> Source document:

Thus, in skilled hands, it is a valuable tool that helps doctors determine the best course of action (endoscopic or surgical) and management. Based on available data, NBI should be routinely used for patients who are at higher risk of developing digestive neoplastic lesions and may soon become the standard of care, at least in referral centers[8]. Adequate training programs are necessary to encourage the integration of NBI into routine clinical practice.

Technological advances in medicine have entirely changed the practice of GI radiology. With the development of high-resolution scanners, it is possible to interpret the disease better, give a more precise assessment of the nature of the disease, the size of the lesions, their relation to the surrounding tissues, and more accurately stage malignant tumor processes.

MRI and CT

In recent years, the development of high-speed sequences and the introduction of diffusion techniques in the examination of the GIT have made MRI a precise tool for staging cancer, most often of the stomach and colon. The ability of MRI to provide optimal soft-tissue contrast and use tissue-specific contrast agents further aid staging. However, MRI is still not a widely accepted standard method for staging cancer of the stomach[9,10].

CT offers new possibilities for imaging inflammatory and non-inflammatory diseases of the GIT by using fine collimation, thus enabling high-quality multiplanar reformation and three-dimensional reconstruction of gastric images. However, proper distension of the stomach and optimal timely administration of intravenous contrast material is necessary for the correct diagnosis of these diseases. Unlike endoscopic examinations of the stomach, CT provides information on both the gastric wall and the extragastric extent of the disease[11]. Several primary GI lesions that are almost pathognomonic are evident in CT features. They have no differential diagnosis and do not require endoscopy or barium confirmation studies. According to data from the literature and our experience, CT has an extremely high specificity in diagnosing both malignant and benign lesions of mesenchymal and epithelial origin. Among some of the most common and probably the most critical nosological entities that are established by CT examination are the following:

(1) Infiltrating scirrhous carcinoma (linitis plastica) presents as a plaque-like or peripheral thickening of the wall, which mimics a benign disease. The division of the intestine is 3-10 mm thick, the affected segment is long (10-15 cm) without sharp transition, and the inner and outer contours of the wall are smooth and symmetrical. Despite its benign appearance, this lesion is easily recognized in the stomach because it frequently affects this organ.

> The data:
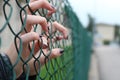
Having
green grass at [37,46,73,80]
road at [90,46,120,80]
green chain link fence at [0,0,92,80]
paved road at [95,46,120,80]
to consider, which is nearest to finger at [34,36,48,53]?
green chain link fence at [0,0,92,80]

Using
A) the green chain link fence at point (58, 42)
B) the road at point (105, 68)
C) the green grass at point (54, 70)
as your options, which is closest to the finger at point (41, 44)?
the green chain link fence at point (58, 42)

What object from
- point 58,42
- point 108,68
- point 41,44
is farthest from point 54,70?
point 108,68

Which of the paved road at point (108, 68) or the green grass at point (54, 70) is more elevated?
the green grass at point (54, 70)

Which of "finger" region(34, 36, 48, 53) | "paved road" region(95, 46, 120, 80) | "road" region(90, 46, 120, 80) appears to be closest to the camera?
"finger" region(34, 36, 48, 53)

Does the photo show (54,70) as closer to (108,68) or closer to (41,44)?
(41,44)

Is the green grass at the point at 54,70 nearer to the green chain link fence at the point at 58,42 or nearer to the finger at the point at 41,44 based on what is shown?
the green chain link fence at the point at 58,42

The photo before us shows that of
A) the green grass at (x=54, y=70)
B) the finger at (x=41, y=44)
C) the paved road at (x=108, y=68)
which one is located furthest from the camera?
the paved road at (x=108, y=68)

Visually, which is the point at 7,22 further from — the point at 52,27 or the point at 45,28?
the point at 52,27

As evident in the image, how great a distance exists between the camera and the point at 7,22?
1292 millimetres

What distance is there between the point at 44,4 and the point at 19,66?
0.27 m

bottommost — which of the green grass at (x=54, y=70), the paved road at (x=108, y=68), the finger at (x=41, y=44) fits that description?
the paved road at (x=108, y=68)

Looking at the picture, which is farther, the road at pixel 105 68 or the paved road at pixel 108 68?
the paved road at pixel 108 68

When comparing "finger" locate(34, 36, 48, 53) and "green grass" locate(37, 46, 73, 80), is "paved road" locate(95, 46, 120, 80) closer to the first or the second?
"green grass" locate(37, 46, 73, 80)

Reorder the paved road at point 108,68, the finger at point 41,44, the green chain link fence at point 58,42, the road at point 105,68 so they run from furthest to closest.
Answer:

--

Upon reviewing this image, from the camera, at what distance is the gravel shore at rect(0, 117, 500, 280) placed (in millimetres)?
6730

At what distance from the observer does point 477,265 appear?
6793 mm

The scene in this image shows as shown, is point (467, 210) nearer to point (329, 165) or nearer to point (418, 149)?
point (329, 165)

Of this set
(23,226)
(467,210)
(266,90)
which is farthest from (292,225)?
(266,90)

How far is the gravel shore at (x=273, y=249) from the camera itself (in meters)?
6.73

> Check your understanding:
1. Transcribe the text on gastrointestinal imaging from "Thus, in skilled" up to and including "routine clinical practice.".
2. In the text on gastrointestinal imaging, what does CT provide information on that endoscopic examinations of the stomach do not?
3. Shorten the paragraph of the text on gastrointestinal imaging that begins "In recent years, the development of high-speed sequences," keeping its main facts.

> Expected responses:
1.
Thus, in skilled hands, it is a valuable tool that helps doctors determine the best course of action (endoscopic or surgical) and management. Based on available data, NBI should be routinely used for patients who are at higher risk of developing digestive neoplastic lesions and may soon become the standard of care, at least in referral centers[8]. Adequate training programs are necessary to encourage the integration of NBI into routine clinical practice.

2. CT provides information on both the gastric wall and the extragastric extent of the disease.

3. High-speed sequences and diffusion techniques have made MRI a precise tool for staging GIT cancer, most often of the stomach and colon. Optimal soft-tissue contrast and tissue-specific contrast agents further aid staging. However, MRI is still not a widely accepted standard method for staging stomach cancer.